| Extract |
┄┄┄┄┄┄

Theophilus (c. A.D. 175), likewise, taught that “God made all things out of nothing” in six literal days (To Autolycus, II.x-xi). Other early Church Fathers who expressed their belief in a literal six-day creation in the recent past include Hippolytus (c. A.D. 230, in comments on Gen. 1:5-6), Archelaus (c. A.D. 277, in “The Disputation with Manes,” 31), Methodius (c. 300, in The Banquet of the Ten Virgins, VII.v), Victorinus (c. 300, in “On the Creation of the World”), and Lactantius (c. A.D. 325 in “The Divine Institutes,” VII.xiv).
It is indeed surprising to see Ruse claim that Augustine (354-430) “wanted no truck with Creationist miracle-mongering.” For, aside from the fact that Augustine affirmed the truth of the miracles of Scripture, and even reported in a personal correspondence a miracle with which he was acquainted in his own day (Letter 227, to Alypius), he also affirmed his belief in the doctrine of creation as revealed in Genesis. He taught, for instance, that God created matter “out of nothing” (Confessions, XII.vii). And though he believed that this matter might have existed as a formless void for a very long period of time before the six-days of creation, he nevertheless taught the Biblical account of creation much like modern Evangelical creationists. A notable exception being that rather than teaching there were six literal days of creation, he said there was a six-fold aspect to creation that took place on just one day. Further, he said, “we find that not 6000 years have yet passed” (City of God, XII.x). These things he elsewhere said we “must unhesitatingly believe” (City of God, XI.vii).

┄┄┄┄┄┄

| Given entries |
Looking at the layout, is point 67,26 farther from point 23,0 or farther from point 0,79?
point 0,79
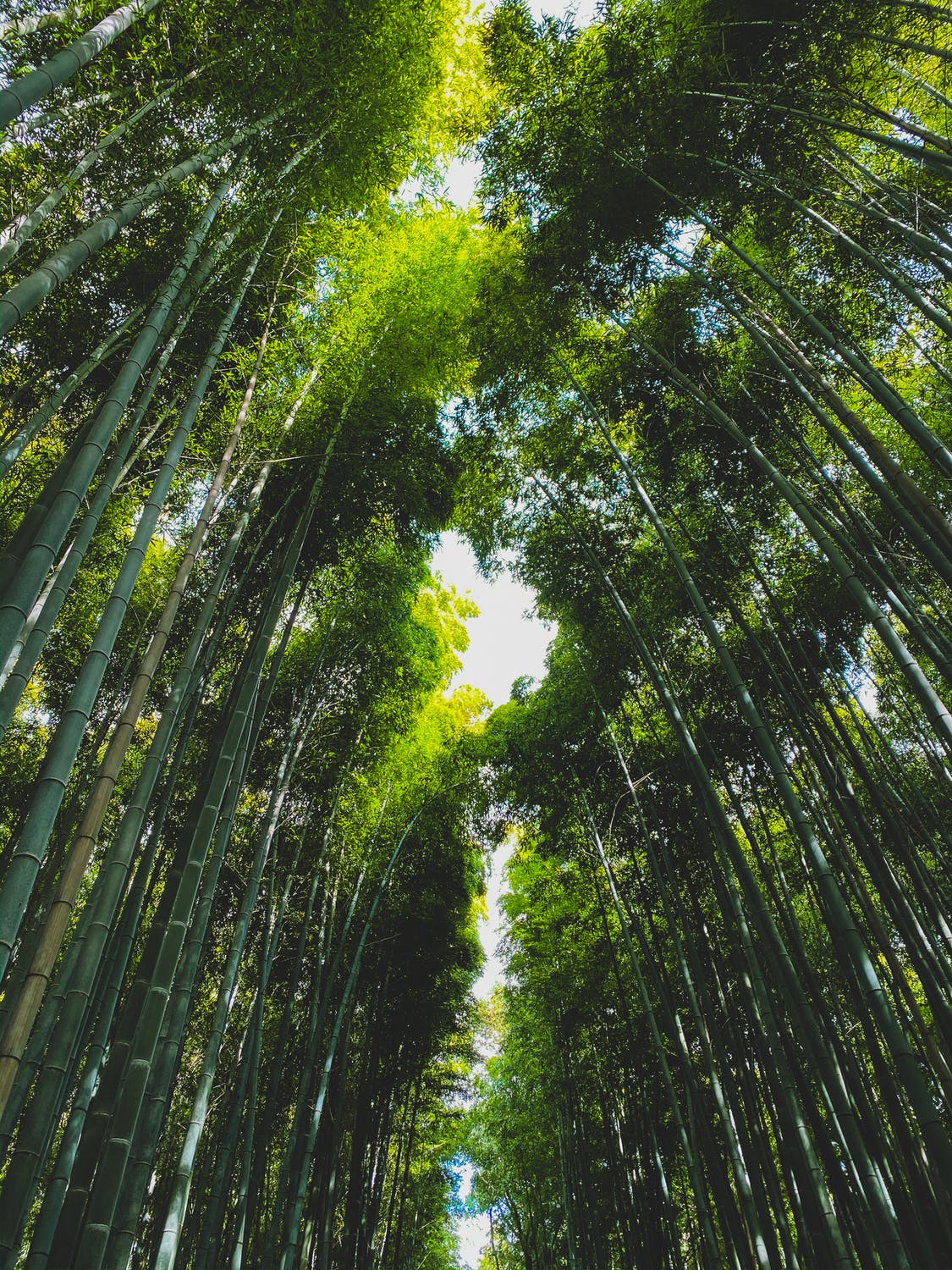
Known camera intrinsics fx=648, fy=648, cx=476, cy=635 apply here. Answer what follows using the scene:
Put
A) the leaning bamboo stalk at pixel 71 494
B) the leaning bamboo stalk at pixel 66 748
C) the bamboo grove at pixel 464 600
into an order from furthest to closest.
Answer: the bamboo grove at pixel 464 600 → the leaning bamboo stalk at pixel 71 494 → the leaning bamboo stalk at pixel 66 748

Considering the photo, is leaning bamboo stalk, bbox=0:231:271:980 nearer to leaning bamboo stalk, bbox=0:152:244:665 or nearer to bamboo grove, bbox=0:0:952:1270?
bamboo grove, bbox=0:0:952:1270

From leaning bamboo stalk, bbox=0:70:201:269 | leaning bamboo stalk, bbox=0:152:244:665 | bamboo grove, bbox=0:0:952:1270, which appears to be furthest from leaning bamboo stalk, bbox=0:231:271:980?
leaning bamboo stalk, bbox=0:70:201:269

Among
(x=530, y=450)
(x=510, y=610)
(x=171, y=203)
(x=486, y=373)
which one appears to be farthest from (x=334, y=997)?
(x=171, y=203)

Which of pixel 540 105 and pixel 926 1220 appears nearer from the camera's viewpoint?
pixel 926 1220

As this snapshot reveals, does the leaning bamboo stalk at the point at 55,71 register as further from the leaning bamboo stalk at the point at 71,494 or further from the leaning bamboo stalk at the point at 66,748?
the leaning bamboo stalk at the point at 66,748

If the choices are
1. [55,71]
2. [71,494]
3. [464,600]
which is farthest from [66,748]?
[464,600]

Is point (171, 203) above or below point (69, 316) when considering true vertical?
above

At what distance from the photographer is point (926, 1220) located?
3.01 metres

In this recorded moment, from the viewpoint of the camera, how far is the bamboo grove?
2.11 metres

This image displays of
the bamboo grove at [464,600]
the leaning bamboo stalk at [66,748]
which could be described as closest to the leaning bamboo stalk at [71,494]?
the bamboo grove at [464,600]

┄┄┄┄┄┄

| Task prompt |
Carry on the passage about early Church writers and the doctrine of creation, starting right after its final sentence. The listing plays no part here.

| Result of the task |
Thomas Aquinas (c. 1225-1274), also, apparently believed the six days of creation were literal days (Summa Theologica, Question 74, article 2).
Ruse’s comment that John Calvin (1509-1564) “stayed out of the business of reading the glory of God’s handiwork from the Pentateuch” betrays an appalling ignorance of an author he pretends to fairly represent. The fact of the matter is that Calvin did see the glory of God in the Pentateuch, and especially in creation, which he taught took place in “the space of six days” (commentary on Gen. 1:5), less than six thousand years ago (Institutes I.xiii.1). And he said, “In the creation of the universe he brought forth those insignia whereby he shows his glory to us, whenever and wherever we cast our gaze.”
Consistent with its Calvinist roots, the Westminster Confession of Faith (1647) speaks of both creation in six days, and the glory of God manifested in creation. It states, “It pleased God the Father, Son, and Holy Ghost, for the manifestation of the glory of his eternal power, wisdom, and goodness, in the beginning, to create, or make of nothing, the world, and all things therein whether visible or invisible, in the space of six days.” (4.1)
Shall we also speak of James Ussher (1581-1656), the Irish cleric who dated the creation of the world at 4004 B.C., and whose basic Bible chronology was widely accepted in the church for three centuries?
Much more could be said. But this is sufficient to put the lie to Ruse’s claim that “creationism is not traditional Christianity, either Catholic or Protestant.” The truth is that some 20th century Christians have defected from Biblical Christianity and traded in the trustworthy account of origins found in Scripture for the secular myth of evolution.